The package CharacteristicClasses provides commands to compute the degrees of the Chern and Segre classes of subvarieties and subschemes of projective space. Equivalently, it computes the pushforward to projective space of the Chern and Segre classes.
Let X be an n-dimensional subscheme of projective space Pk. If X is smooth, then by definition the Chern classes of X are the Chern classes c0(TX), ..., cn(TX) of the tangent bundle TX. The Chern classes are cycles in the Chow ring of X, i.e., linear combinations of subvarieties of X modulo rational equivalence. For a subvariety V of X, the degree of the cycle [V] is defined as the degree of the variety V. This extends linearly to linear combinations of subvarieties. Computing the degrees of the Chern classes of X is equivalent to computing the pushforward of the Chern classes to the Chow ring of Pk, which is the ring ZZ[H]/(Hk+1), with H the hyperplane class. Also by definition, the Segre classes of the projective scheme X are the Segre classes s0(X,Pk), ..., sn(X,Pk) of X in Pk. For definition of the concepts used here, see e.g. W. Fulton "Intersection Theory". The functions in this package can have two different kinds of output. The functions chernClass and segreClass give back the pushforward of the total Chern class to the Chow ring of Pk, whereas chernClassList and segreClassList give a list of the degrees of the Chern or Segre classes, respectively. The scheme X can be given as either a homogeneous ideal in a polynomial ring over a field, or as projective variety.

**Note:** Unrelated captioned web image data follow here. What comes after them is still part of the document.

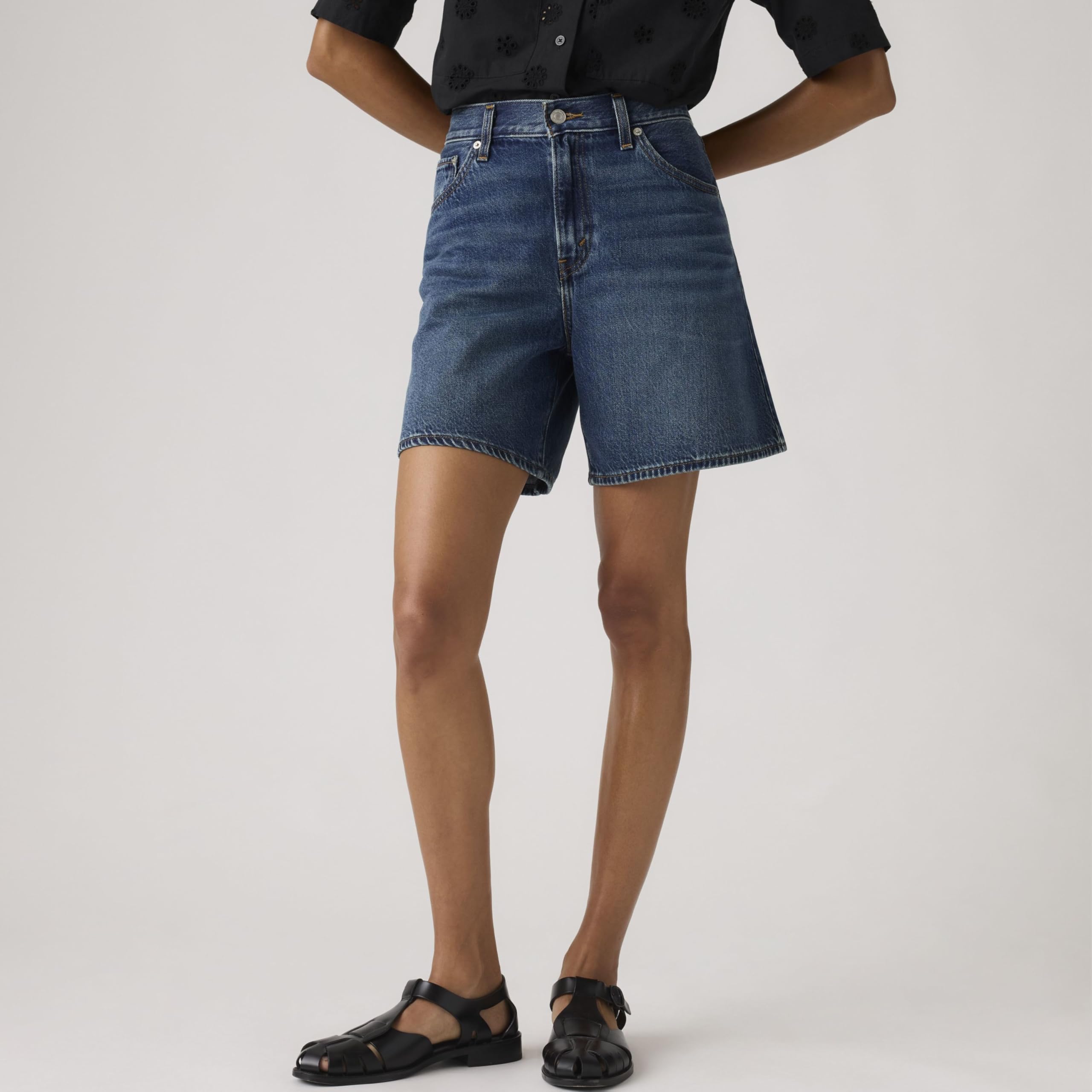 Levi's High Baggy Short Pantaloncini Donna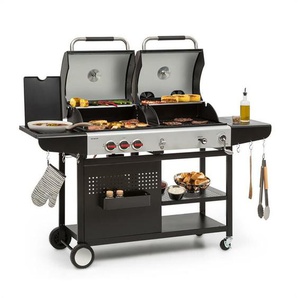 Hot & Hot Gasgrill 8,5kW 3 Brenner höhenverstellbar schwarz - Klarstein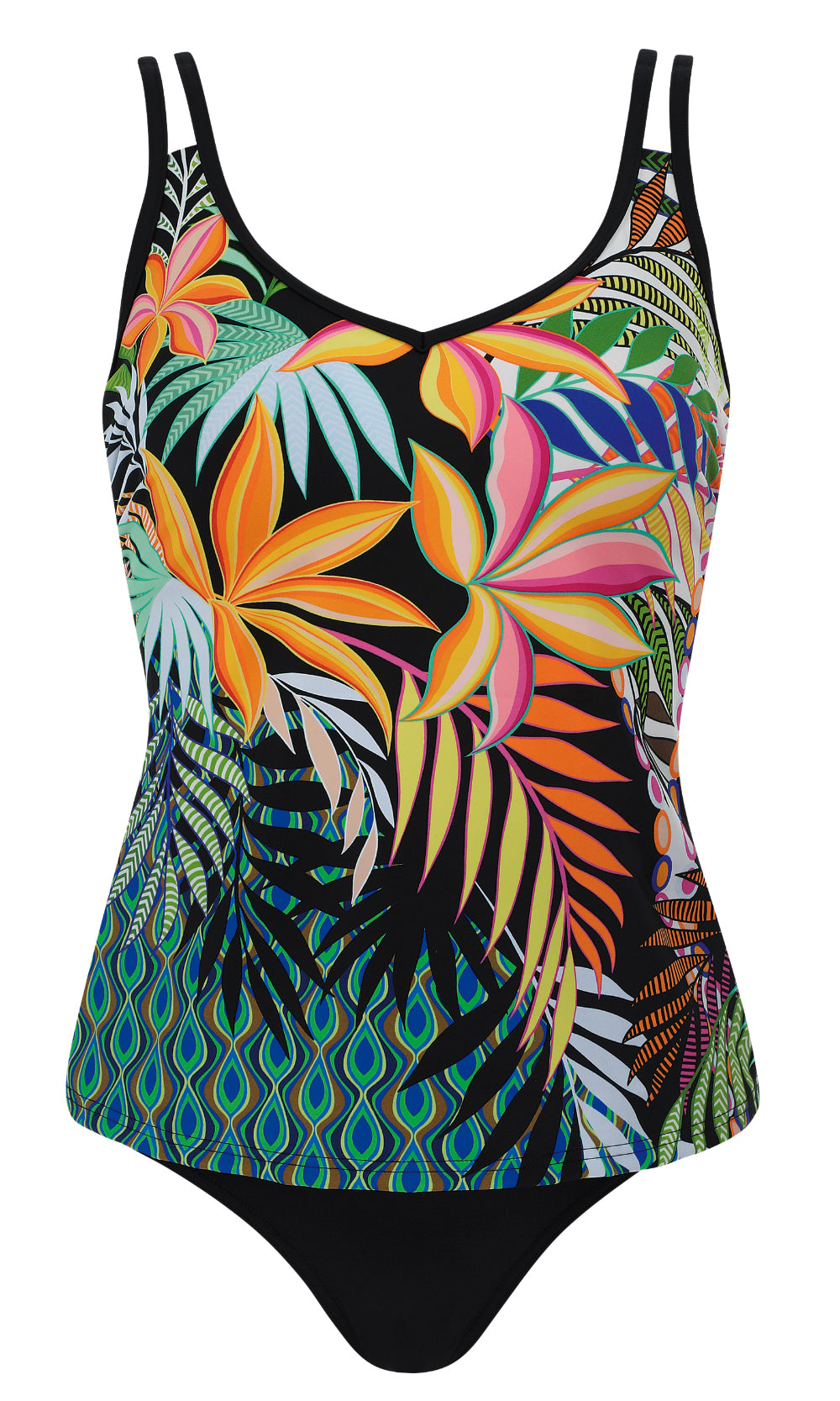 Tankini Set Peacock Paradise, Special Order B Cup to E Cup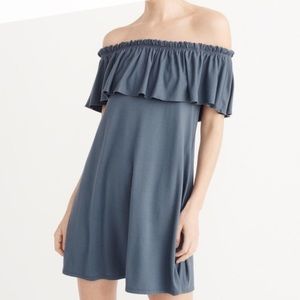 A&B ruffle off the shoulder dress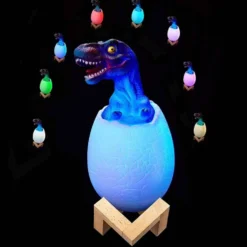 3D RGB LED Lampa Dinosaurie T-REX Nattlampa
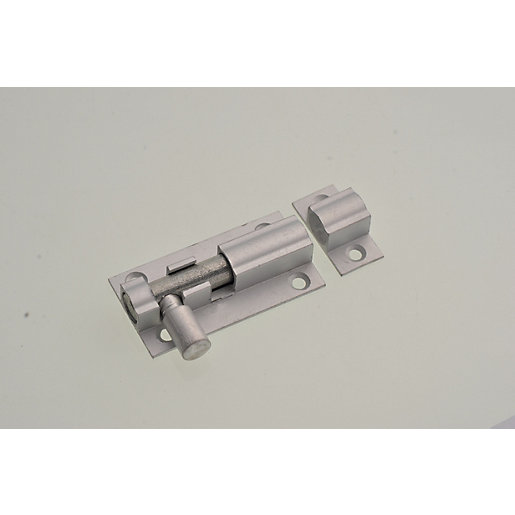 Wickes Barrel Bolt Satin Aluminium 50mm Wickes.co.uk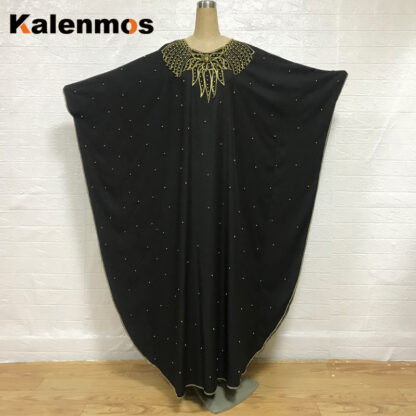 Купить Kalenmos Eid Muslim Abaya Dress Moroccan Kaftan Women Ramadan Islamic Dubai Beads Prayer Garment Turkey Hijab Caftan Long Robe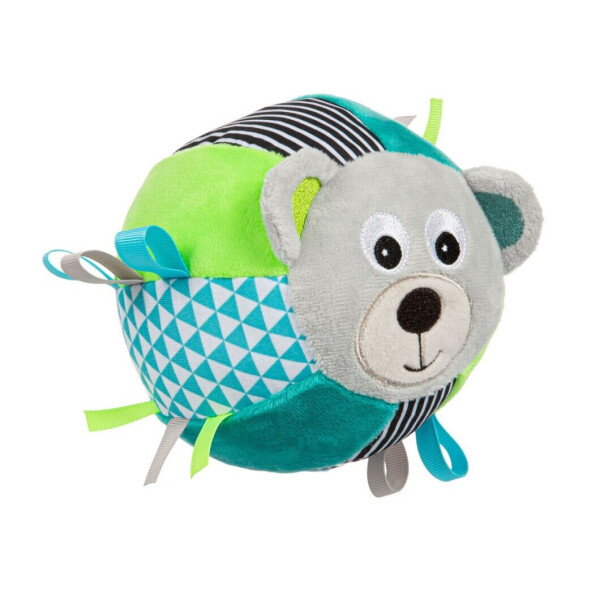 

Игрушка мячик Canpol Babies Bears мягкая с колокольчиком серая (68/074_grey)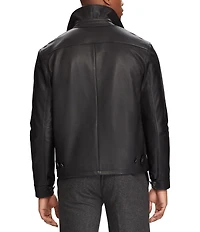 Polo Ralph Lauren Brown Leather Jacket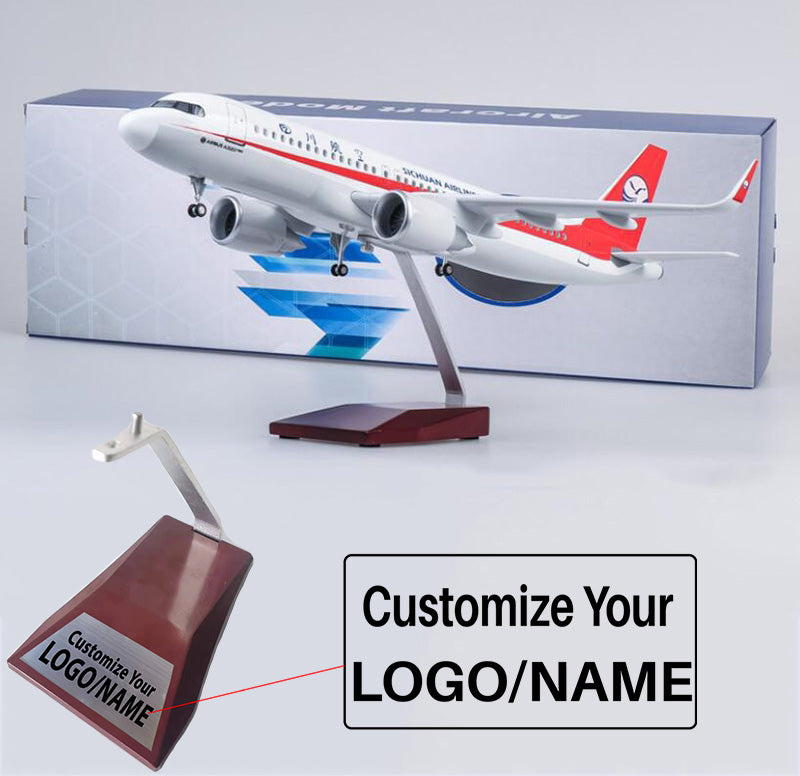 Sichuan Airlines Airbus A320Neo Airplane Model (47CM)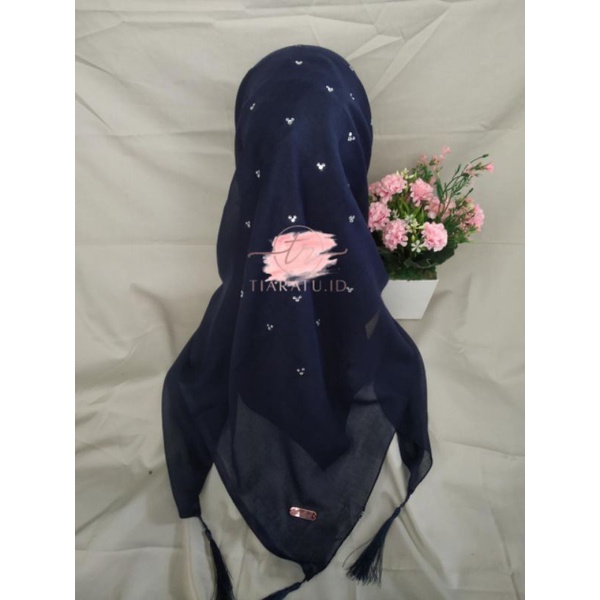 hijab swarovski / hijab payet/ paris swarovski /paris tassel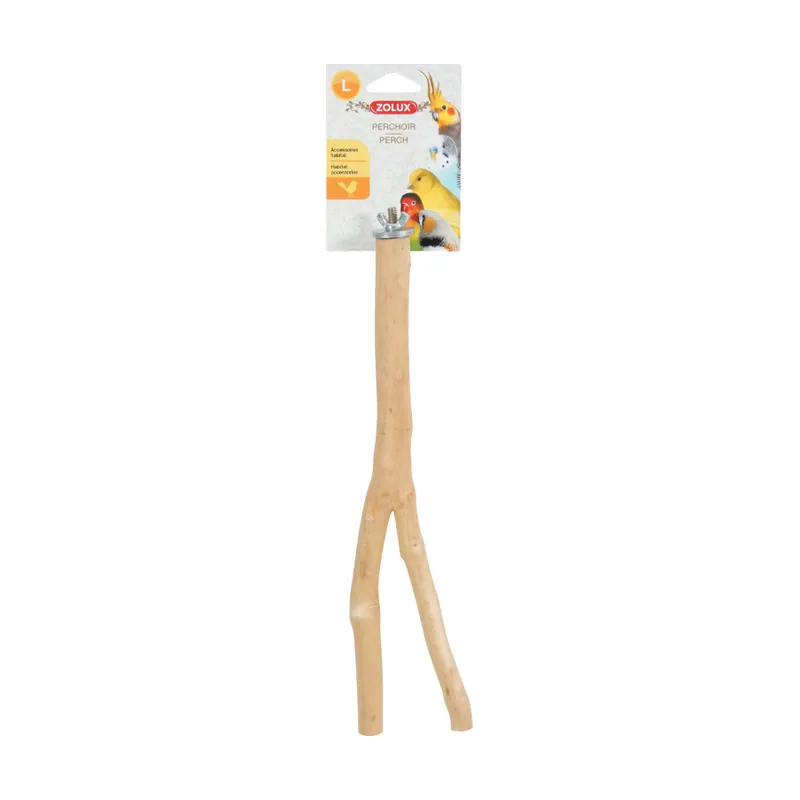 Zolux 0.113 KG percha de rama natural para pájaros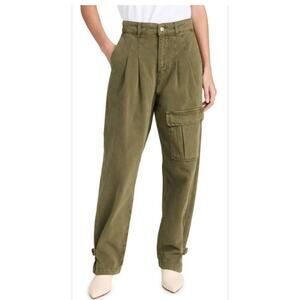 ba&sh maroon pants khaki size 36 NWT
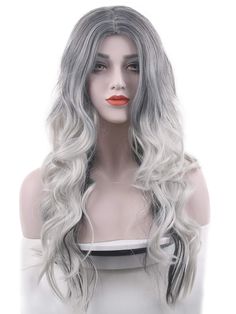 PRICES MAY VARY. Material:100% Import Heat Resistant synthetic fibers,Fashionable and stylish long curly wigs looks natural, real and soft touch Wig Cap :nice women wigs with rose cap,it is very breathable, adjust the hooks inside the cap to the correct size to fit your head,easy to wear it Specification: Hair Length: 24"approx ; Color:grey; package include 1 wig + 1 free wig cap Advantage:very popular silver grey color and wig style matches all skins and appearance,try a new color hair style wi Gray Hair Wigs, Grey Hair Wig, Hair Color Guide, Good Quality Wigs, Long Curly Wig, Grey Wig, Halloween Wigs, Quality Wigs, Beautiful Wigs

This implementation uses the algorithm given in the articles "Chern Numbers of Smooth Varieties via Homotopy Continuation and Intersection Theory" (Sandra Di Rocco, David Eklund, Chris Peterson, Andrew J. Sommese) and "A method to compute Segre classes" (David Eklund, Christine Jost, Chris Peterson). The main step in the algorithm is the computation of the residuals. This can be done symbolically, using Gröbner bases, and numerically, using the regenerative cascade implemented in Bertini. The regenerative cascade is described in "Regenerative cascade homotopies for solving polynomial systems" by Jonathan Hauenstein, Andrew Sommese, and Charles Wampler. Bertini is developed by Dan Bates, Jonathan Hauenstein, Andrew Sommese, and Charles Wampler.